• **Reading passage**:
Boy’s Clown

This was written some months ago.  I just found the draft and decided to post it.  Boy will be nine years old on April 29.

Art is included in Boy’s curriculum.  He also signed up for an after-school art class held on each Wednesday during this school year.  He is eight years old.  He is in the third grade.  He loves art.  He has an appreciation for beautiful things that surpasses that of most adults I know.  The one place he wants to visit in New York City is the Metropolitan Museum of Art.  I promised to take him.

The children in his art class are lucky.  They have a very talented teacher, and they are able to experiment with all kinds of media.  I think I posted a drawing of his once before.  Maybe I even posted the lovely kiln-fired ceramic platter he made for me at Christmas.  It would have satisfied any potter.  I was thrilled and amazed.

Today, when I picked him up at after-school, I saw a really cute, typical, happy-faced clown drawing lying on a girl’s backpack in the hall.  I commented how cute it was, and we walked on out to the car.  I didn’t notice that he had a sheet of art paper in his hand with the image facing away from me.  When I asked to see it, he said, “I don’t like it”.  That was an odd thing for him to say.  I asked why when we got in the car.  He replied simply, “It’s ugly”.   I let it pass.

• **Supplied material**:
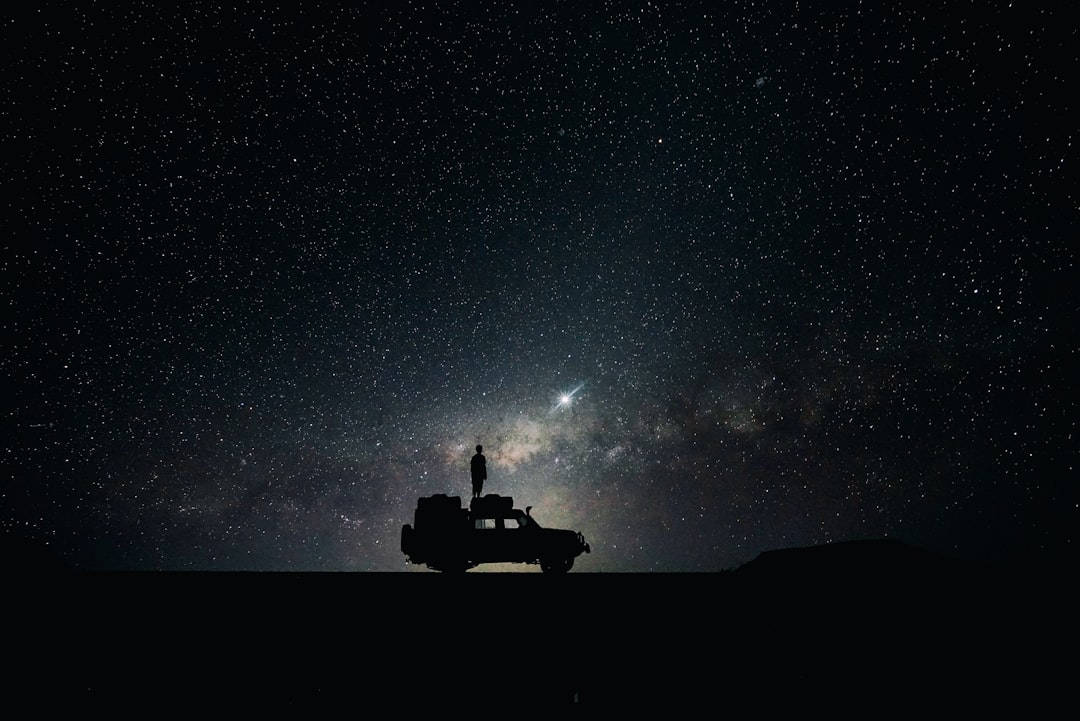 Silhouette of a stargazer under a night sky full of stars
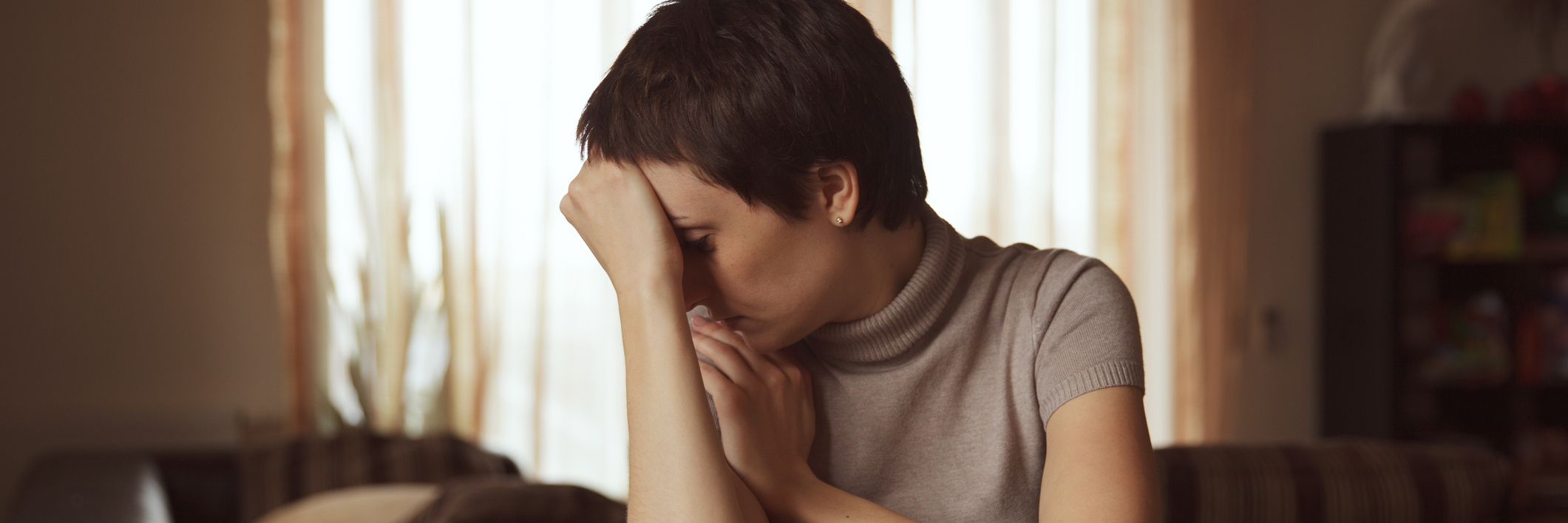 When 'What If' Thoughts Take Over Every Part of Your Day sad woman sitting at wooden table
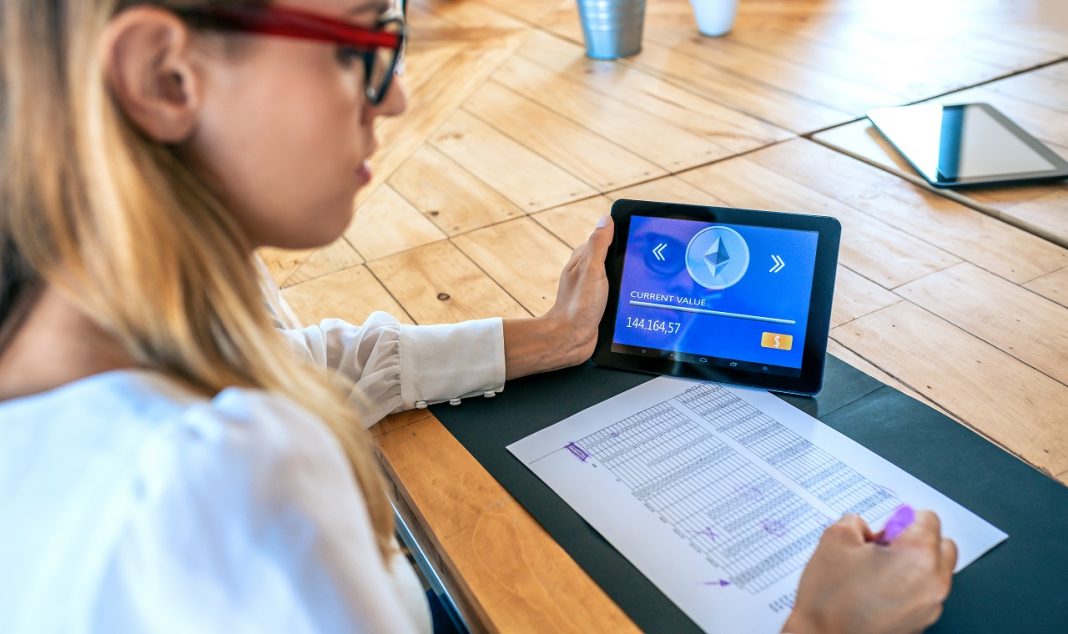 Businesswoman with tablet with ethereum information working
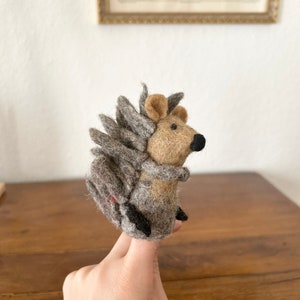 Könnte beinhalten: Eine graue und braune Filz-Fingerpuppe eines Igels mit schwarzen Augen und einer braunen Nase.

• **Study questions**:
A – In the post about Boy's clown, what is the one place Boy wants to visit in New York City?
B – Copy the post about Boy's clown word for word from "This was written" to "thrilled and amazed.".

• **Answers**:
A – The Metropolitan Museum of Art.

B –
This was written some months ago.  I just found the draft and decided to post it.  Boy will be nine years old on April 29.

Art is included in Boy’s curriculum.  He also signed up for an after-school art class held on each Wednesday during this school year.  He is eight years old.  He is in the third grade.  He loves art.  He has an appreciation for beautiful things that surpasses that of most adults I know.  The one place he wants to visit in New York City is the Metropolitan Museum of Art.  I promised to take him.

The children in his art class are lucky.  They have a very talented teacher, and they are able to experiment with all kinds of media.  I think I posted a drawing of his once before.  Maybe I even posted the lovely kiln-fired ceramic platter he made for me at Christmas.  It would have satisfied any potter.  I was thrilled and amazed.